A greater number of Netflix phishing scams are circulating the internet than ever before, thanks to a dramatic increase during lockdown.

According to data collected by security firm Webroot, the volume of Netflix phishing attacks recorded in July was 60% larger than the previous year. 

Analysis of the entire lockdown period (March-July 2020), meanwhile, uncovered a 646% increase in the number of phishing URLs targeting Netflix users, compared with the same period in 2019.

Rival entertainment services have also been leveraged to defraud victims since lockdown was introduced. YouTube phishing has seen a 3,064% increase since February, while the number of HBO- and Twitch-related attacks has also skyrocketed.

Netflix phishing

While Netflix phishing has been around ever since the video streaming platform rose to prominence, phishing scams have evolved significantly in recent years. Criminals are paying closer attention to grammar and syntax, which might traditionally betray a phishing email, while mimic landing pages have become increasingly convincing.

“The phishing emails we see nowadays are hyper focused on improved spelling, improved grammar, and they are becoming more psychologically focused,” explained Kelvin Murray, Senior Threat Researcher at Webroot.

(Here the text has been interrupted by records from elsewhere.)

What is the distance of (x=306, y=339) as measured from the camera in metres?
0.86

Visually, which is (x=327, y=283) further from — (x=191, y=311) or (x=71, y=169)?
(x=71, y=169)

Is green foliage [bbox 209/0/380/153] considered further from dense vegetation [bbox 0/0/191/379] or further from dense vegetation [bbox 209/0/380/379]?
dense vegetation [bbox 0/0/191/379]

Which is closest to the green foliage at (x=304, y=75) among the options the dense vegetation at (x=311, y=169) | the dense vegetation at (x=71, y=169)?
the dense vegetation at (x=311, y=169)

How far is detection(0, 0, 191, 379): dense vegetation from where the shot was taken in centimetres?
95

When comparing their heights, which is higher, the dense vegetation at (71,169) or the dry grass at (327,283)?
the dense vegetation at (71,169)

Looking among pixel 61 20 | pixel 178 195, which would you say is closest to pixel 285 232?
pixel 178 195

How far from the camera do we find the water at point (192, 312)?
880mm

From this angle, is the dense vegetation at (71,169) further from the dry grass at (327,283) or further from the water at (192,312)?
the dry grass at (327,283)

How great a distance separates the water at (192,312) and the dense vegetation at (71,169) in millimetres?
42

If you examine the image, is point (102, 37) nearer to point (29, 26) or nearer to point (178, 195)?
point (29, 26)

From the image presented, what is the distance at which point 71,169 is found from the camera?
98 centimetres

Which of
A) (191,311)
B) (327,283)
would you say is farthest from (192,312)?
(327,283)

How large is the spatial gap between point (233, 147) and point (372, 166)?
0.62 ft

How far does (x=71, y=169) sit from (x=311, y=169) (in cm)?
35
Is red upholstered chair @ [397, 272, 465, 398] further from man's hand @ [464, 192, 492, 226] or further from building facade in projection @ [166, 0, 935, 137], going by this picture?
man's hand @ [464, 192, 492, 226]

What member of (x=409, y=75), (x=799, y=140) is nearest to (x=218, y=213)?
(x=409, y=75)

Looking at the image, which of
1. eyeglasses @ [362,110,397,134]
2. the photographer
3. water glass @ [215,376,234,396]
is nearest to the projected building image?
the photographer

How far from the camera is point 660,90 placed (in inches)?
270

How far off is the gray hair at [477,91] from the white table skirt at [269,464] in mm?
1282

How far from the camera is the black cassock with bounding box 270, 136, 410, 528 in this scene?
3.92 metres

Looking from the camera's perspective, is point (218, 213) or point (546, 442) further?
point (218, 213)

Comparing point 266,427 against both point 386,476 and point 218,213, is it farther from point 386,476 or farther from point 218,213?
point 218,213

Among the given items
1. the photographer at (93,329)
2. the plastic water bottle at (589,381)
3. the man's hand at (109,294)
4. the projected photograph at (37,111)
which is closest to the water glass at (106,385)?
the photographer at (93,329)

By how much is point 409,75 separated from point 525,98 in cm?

“For example, recent tactics deployed related to Netflix may claim that the user’s account has been hacked and that they need to update their account information or payment details.”

The problem is also aggravated by the number of unmanaged devices used to conduct business tasks while many employees remain at home – and also the number of corporate devices used for personal activities.

“If the user is using a work device or connected to a work network, this adds an additional layer of danger and can lead to even more serious consequences such as a ransomware infection on the company network,” said Murray.

To protect against phishing attacks, users are advised to scrutinize emails for abnormalities that might identify a scam and cross-check landing page URLs with known addresses (e.g. before entering account or payment information.

Businesses, for their part, should ensure employees undertake appropriate security awareness training and back this up with strict email filters and leading antivirus services.